◎井上睦子委員
生活者ネットワーク・社会民主党を代表して、2010年度八王子市一般会計及び各特別会計予算、並びに関連する諸議案に対し、意見を申し上げます。

 新年度予算は市税収入が888億円と、2009年度当初予算と比較をして42億6,000万円の減額となることに対応して、財政調整基金から59億5,000万円を取り崩し、臨時財政対策債60億円を借り入れるという極めて厳しい予算編成となりました。これまで財政再建に、市長就任以来、全庁を挙げて取り組み、市債残高を2009年度末の見込みで約777億円縮減してきたことは高く評価するものであります。2010年度も、返す以上に借りないの方針は全会計では守られていますが、一般会計では2009年度、2010年度とも、市債発行額が返済額を上回っています。これは南口再開発事業などによるものですが、その結果、一般会計の市債残高は、2009年度、2010年度、対前年度比ではそれぞれ47億円、31億円と増加をしています。財政規模の大きい一般会計での市債残高の増加、そして財政調整基金が年度末には8億円となることについて、財政再建にイエローカードが出ていると考えます。予算審議では、市税確保には全力を尽くすとしながらも、不安があるとの答弁でした。減収補てん債や底をついた基金のさらなる取り崩しという事態に至らないように、市税収入に見合う歳出、すなわち大型開発計画などの投資的経費の見直しをしっかり行うべきであります。
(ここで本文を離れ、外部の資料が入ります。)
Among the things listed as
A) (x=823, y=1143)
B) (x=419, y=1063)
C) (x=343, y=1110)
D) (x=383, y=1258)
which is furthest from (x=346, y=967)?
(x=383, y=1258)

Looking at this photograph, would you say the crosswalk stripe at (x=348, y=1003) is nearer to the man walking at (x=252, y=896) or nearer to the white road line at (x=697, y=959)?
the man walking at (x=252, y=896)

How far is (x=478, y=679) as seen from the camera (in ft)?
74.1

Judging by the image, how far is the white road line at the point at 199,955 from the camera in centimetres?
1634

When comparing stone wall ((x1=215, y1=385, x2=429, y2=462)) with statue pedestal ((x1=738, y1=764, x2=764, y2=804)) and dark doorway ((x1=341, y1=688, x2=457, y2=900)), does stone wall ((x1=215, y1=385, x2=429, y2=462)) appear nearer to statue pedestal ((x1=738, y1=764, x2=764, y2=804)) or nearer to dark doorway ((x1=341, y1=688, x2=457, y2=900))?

 新年度予算では、生活保護受給者が急増する中で、ケースワーカーなどの人員配置を求めてまいりましたが、増員がされ、自立支援の体制が強化をされたこと、また、学校教育での学校図書館充実のためのサポーターや子どもたちの悩みなどに向かうスクールソーシャルワーカーなどの配置は評価をいたします。しかし、見直すべき開発計画は進行し、新たな開発計画も出てきています。川口物流拠点構想は172.8ヘクタールの開発面積ですが、そのうち54.2ヘクタールが緑の喪失面積となります。前提となる北西部幹線のインフラ整備の事業費と完成時期についてはわからないとして明確な答弁がなかったように、事業費や資金の全体計画が明らかではありません。少子化の進行による人口減少社会は、必然と社会や経済や税収の縮小をもたらします。そして、こうした開発は、過大な市への財政負担となってまいります。市の地球温暖化対策は、自動車交通からのCO2削減をし、緑の保全によるCO2の吸収を掲げておりますけれども、この物流構想は正反対の政策で、逆行するものであります。市長提案にあったように、自然を愛する慈しみの心根を持つならば、財政と環境の破壊につながる川口物流拠点構想は撤回すべきだと言えます。
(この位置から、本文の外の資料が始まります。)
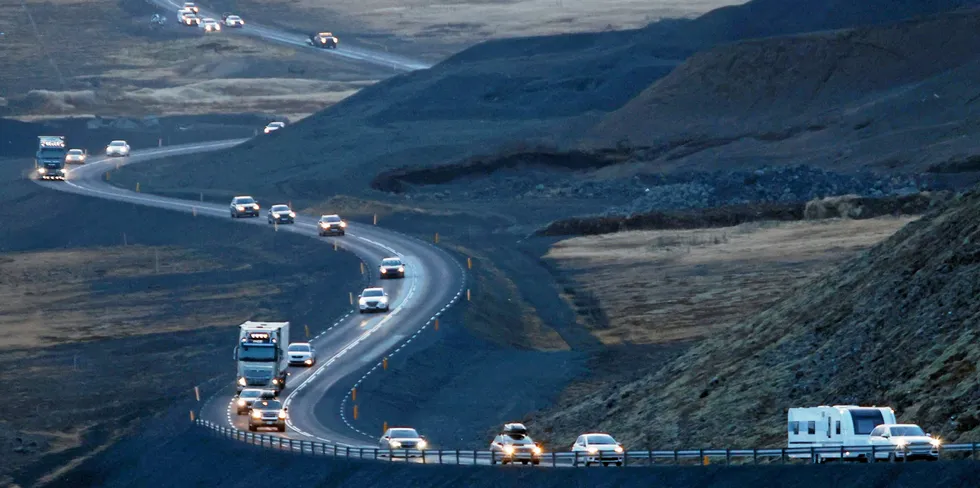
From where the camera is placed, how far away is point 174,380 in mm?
65000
 次に、旭町、明神町地区周辺のまちづくり構想について、検討調査委託料800万円が計上されています。八王子市は地区内の居住者・事業者を訪問し、意向調査をし、そして商工会議所は3つのハード戦略と5つのソフト戦略として、その構想を提案しております。しかし、全事業費は、いや、市の負担金は明らかになっておらず、また、市財政に与える影響についても明らかにされておりません。東京都から移管をされた保健所の扱いについても不明であります。南口再開発事業が市財政を圧迫し、今日の財政運営の困難さの1つの要因となっていることを考えると、再開発手法による旭町、明神町地区周辺の開発事業は慎重でなければならないと考えます。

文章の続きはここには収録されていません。